## START Records shown

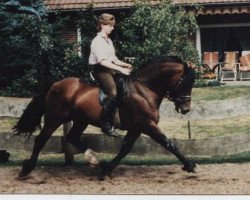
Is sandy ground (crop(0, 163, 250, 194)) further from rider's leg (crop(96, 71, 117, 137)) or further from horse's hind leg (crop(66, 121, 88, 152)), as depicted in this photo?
rider's leg (crop(96, 71, 117, 137))

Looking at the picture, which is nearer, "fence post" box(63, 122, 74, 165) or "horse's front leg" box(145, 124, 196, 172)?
"horse's front leg" box(145, 124, 196, 172)

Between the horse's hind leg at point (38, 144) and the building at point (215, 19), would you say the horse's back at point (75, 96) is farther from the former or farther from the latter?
the building at point (215, 19)

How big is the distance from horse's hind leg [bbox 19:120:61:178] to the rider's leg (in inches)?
31.8

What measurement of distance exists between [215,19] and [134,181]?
45.6 ft

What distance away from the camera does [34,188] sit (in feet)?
25.0

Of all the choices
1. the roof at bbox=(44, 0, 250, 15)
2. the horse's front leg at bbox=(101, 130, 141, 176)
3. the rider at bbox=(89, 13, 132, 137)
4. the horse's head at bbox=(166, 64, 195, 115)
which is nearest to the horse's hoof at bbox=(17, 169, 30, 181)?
the horse's front leg at bbox=(101, 130, 141, 176)

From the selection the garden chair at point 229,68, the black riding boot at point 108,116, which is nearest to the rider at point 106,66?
the black riding boot at point 108,116

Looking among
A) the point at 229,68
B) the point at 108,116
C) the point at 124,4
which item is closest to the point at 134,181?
the point at 108,116

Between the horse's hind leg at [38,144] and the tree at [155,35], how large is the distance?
25.3ft

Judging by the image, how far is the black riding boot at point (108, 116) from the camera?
776 cm

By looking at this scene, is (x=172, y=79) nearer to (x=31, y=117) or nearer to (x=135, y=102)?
(x=135, y=102)

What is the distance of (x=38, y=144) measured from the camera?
27.1 feet

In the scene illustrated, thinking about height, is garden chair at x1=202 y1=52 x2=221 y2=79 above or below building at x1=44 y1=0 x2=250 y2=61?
below

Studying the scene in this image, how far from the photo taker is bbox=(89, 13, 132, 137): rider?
25.2ft
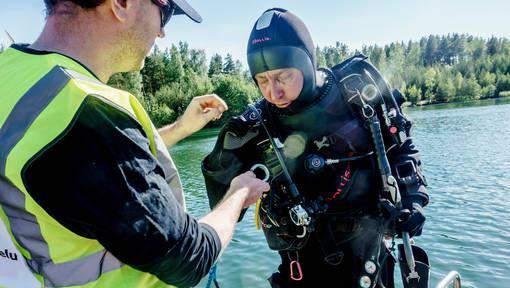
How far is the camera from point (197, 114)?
9.32 feet

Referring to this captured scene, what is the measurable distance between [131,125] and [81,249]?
47 centimetres

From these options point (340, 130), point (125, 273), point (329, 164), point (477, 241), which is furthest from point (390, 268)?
point (477, 241)

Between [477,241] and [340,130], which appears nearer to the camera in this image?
[340,130]

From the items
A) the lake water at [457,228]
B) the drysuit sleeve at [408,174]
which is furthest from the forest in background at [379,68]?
the drysuit sleeve at [408,174]

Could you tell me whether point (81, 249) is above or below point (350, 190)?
above

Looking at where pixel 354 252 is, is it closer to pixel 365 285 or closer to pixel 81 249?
pixel 365 285

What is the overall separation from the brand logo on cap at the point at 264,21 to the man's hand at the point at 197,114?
0.80 meters

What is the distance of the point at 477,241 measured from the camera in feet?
26.5

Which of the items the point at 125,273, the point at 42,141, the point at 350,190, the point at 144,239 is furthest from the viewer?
the point at 350,190

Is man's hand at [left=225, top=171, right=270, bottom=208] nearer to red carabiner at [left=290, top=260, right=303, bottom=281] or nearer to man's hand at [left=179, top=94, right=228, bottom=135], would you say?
man's hand at [left=179, top=94, right=228, bottom=135]

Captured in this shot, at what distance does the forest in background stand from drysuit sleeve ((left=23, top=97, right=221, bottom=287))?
17.3 metres

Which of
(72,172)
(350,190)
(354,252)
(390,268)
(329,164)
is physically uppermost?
(72,172)

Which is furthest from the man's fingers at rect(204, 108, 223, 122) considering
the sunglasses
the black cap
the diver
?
the sunglasses

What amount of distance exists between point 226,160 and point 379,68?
324 feet
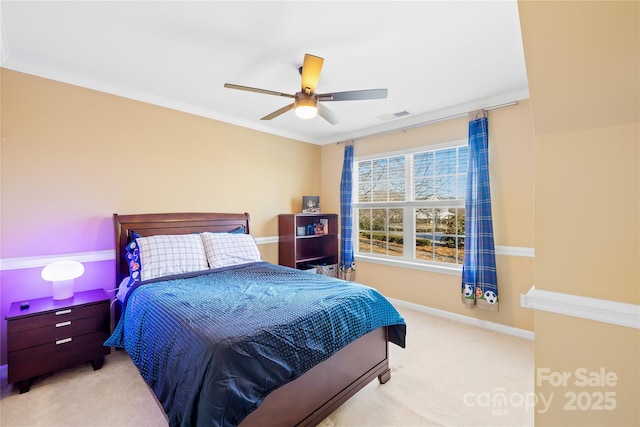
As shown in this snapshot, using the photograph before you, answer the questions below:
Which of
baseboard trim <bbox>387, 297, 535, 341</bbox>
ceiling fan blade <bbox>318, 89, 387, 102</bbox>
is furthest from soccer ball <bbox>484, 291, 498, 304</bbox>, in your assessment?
ceiling fan blade <bbox>318, 89, 387, 102</bbox>

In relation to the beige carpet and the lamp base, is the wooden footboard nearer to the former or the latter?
the beige carpet

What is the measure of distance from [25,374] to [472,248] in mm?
4036

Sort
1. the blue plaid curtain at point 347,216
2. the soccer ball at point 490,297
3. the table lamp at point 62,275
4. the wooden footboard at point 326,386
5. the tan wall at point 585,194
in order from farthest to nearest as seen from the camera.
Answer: the blue plaid curtain at point 347,216 < the soccer ball at point 490,297 < the table lamp at point 62,275 < the wooden footboard at point 326,386 < the tan wall at point 585,194

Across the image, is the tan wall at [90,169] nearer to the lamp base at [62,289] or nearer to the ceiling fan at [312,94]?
the lamp base at [62,289]

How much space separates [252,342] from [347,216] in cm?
309

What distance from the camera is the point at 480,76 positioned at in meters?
2.59

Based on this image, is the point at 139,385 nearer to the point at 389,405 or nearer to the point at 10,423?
the point at 10,423

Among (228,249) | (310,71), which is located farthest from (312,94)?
(228,249)

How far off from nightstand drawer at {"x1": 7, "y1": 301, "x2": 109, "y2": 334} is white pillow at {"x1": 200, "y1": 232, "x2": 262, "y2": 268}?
960 millimetres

## END Records shown

Requirement
Reproduce the entries above exactly. Do not include the images.

Final result
Is sandy ground (crop(0, 163, 250, 194)) further from rider's leg (crop(96, 71, 117, 137)) or further from horse's hind leg (crop(66, 121, 88, 152)), as depicted in this photo?
rider's leg (crop(96, 71, 117, 137))

Looking at the picture, which is nearer, "fence post" box(63, 122, 74, 165) or "horse's front leg" box(145, 124, 196, 172)?
"horse's front leg" box(145, 124, 196, 172)

Between the horse's hind leg at point (38, 144) and the building at point (215, 19), would you say the horse's back at point (75, 96) is farther from the former or farther from the latter?
the building at point (215, 19)

How big is the distance from horse's hind leg [bbox 19:120:61:178] to the rider's leg (in inches)?
31.8

What measurement of distance exists between [215,19] and [134,181]?
45.6 ft

What distance away from the camera does [34,188] sit (in feet)?
25.0

Of all the choices
1. the roof at bbox=(44, 0, 250, 15)
2. the horse's front leg at bbox=(101, 130, 141, 176)
3. the rider at bbox=(89, 13, 132, 137)
4. the horse's head at bbox=(166, 64, 195, 115)
which is nearest to the horse's hoof at bbox=(17, 169, 30, 181)?
the horse's front leg at bbox=(101, 130, 141, 176)

From the selection the garden chair at point 229,68, the black riding boot at point 108,116, which is nearest to the rider at point 106,66?
the black riding boot at point 108,116

Looking among
A) the point at 229,68
B) the point at 108,116
C) the point at 124,4
which item is closest to the point at 134,181?
the point at 108,116

Between the horse's hind leg at [38,144] and the tree at [155,35], how large is the distance?
25.3ft

Judging by the image, how far is the black riding boot at point (108, 116) from the camera?
776 cm

By looking at this scene, is (x=172, y=79) nearer to (x=31, y=117) or nearer to (x=135, y=102)?
(x=135, y=102)

What is the distance of (x=38, y=144) measured from the camera?
27.1 feet

In the scene illustrated, thinking about height, is garden chair at x1=202 y1=52 x2=221 y2=79 above or below building at x1=44 y1=0 x2=250 y2=61?
below

Studying the scene in this image, how far from the photo taker is bbox=(89, 13, 132, 137): rider?
25.2ft
How far is the camera from point (197, 114)?
9.32 feet

Referring to this captured scene, what is the measurable distance between [131,125] and [81,249]?
47 centimetres

From these options point (340, 130), point (125, 273), point (329, 164), point (477, 241), which is furthest from point (390, 268)?
point (477, 241)

Between [477,241] and [340,130], which appears nearer to the camera in this image?
[340,130]

From the items
A) the lake water at [457,228]
B) the drysuit sleeve at [408,174]
which is furthest from the forest in background at [379,68]?
the drysuit sleeve at [408,174]

Could you tell me whether point (81, 249) is above or below point (350, 190)?
above

Looking at where pixel 354 252 is, is it closer to pixel 365 285 or closer to pixel 81 249?
pixel 365 285

What is the overall separation from the brand logo on cap at the point at 264,21 to the man's hand at the point at 197,114?
0.80 meters

What is the distance of the point at 477,241 measured from the camera in feet?
26.5

Which of the items the point at 125,273, the point at 42,141, the point at 350,190, the point at 144,239 is furthest from the viewer?
the point at 350,190

Is man's hand at [left=225, top=171, right=270, bottom=208] nearer to red carabiner at [left=290, top=260, right=303, bottom=281] or nearer to man's hand at [left=179, top=94, right=228, bottom=135], would you say?
man's hand at [left=179, top=94, right=228, bottom=135]

Captured in this shot, at what distance does the forest in background stand from drysuit sleeve ((left=23, top=97, right=221, bottom=287))?
17.3 metres

Which of
(72,172)
(350,190)
(354,252)
(390,268)
(329,164)
is physically uppermost?
(72,172)

Which is furthest from the man's fingers at rect(204, 108, 223, 122) considering
the sunglasses
the black cap
the diver
?
the sunglasses

What amount of distance exists between point 226,160 and point 379,68?
324 feet
As shown in this snapshot, using the photograph before you, answer the questions below:
Which of
baseboard trim <bbox>387, 297, 535, 341</bbox>
ceiling fan blade <bbox>318, 89, 387, 102</bbox>
is furthest from soccer ball <bbox>484, 291, 498, 304</bbox>, in your assessment?
ceiling fan blade <bbox>318, 89, 387, 102</bbox>

In relation to the beige carpet and the lamp base, is the wooden footboard nearer to the former or the latter?
the beige carpet

What is the measure of distance from [25,374] to [472,248] in mm?
4036

Sort
1. the blue plaid curtain at point 347,216
2. the soccer ball at point 490,297
3. the table lamp at point 62,275
4. the wooden footboard at point 326,386
5. the tan wall at point 585,194
in order from farthest to nearest as seen from the camera.
Answer: the blue plaid curtain at point 347,216 < the soccer ball at point 490,297 < the table lamp at point 62,275 < the wooden footboard at point 326,386 < the tan wall at point 585,194

Across the image, is the tan wall at [90,169] nearer to the lamp base at [62,289] or nearer to the ceiling fan at [312,94]?
the lamp base at [62,289]

How much space separates [252,342] from [347,216] in cm?
309

What distance from the camera is the point at 480,76 positioned at in meters?
2.59

Based on this image, is the point at 139,385 nearer to the point at 389,405 or nearer to the point at 10,423?
the point at 10,423

Among (228,249) | (310,71), which is located farthest from (312,94)?
(228,249)

How far off from nightstand drawer at {"x1": 7, "y1": 301, "x2": 109, "y2": 334} is white pillow at {"x1": 200, "y1": 232, "x2": 262, "y2": 268}?
960 millimetres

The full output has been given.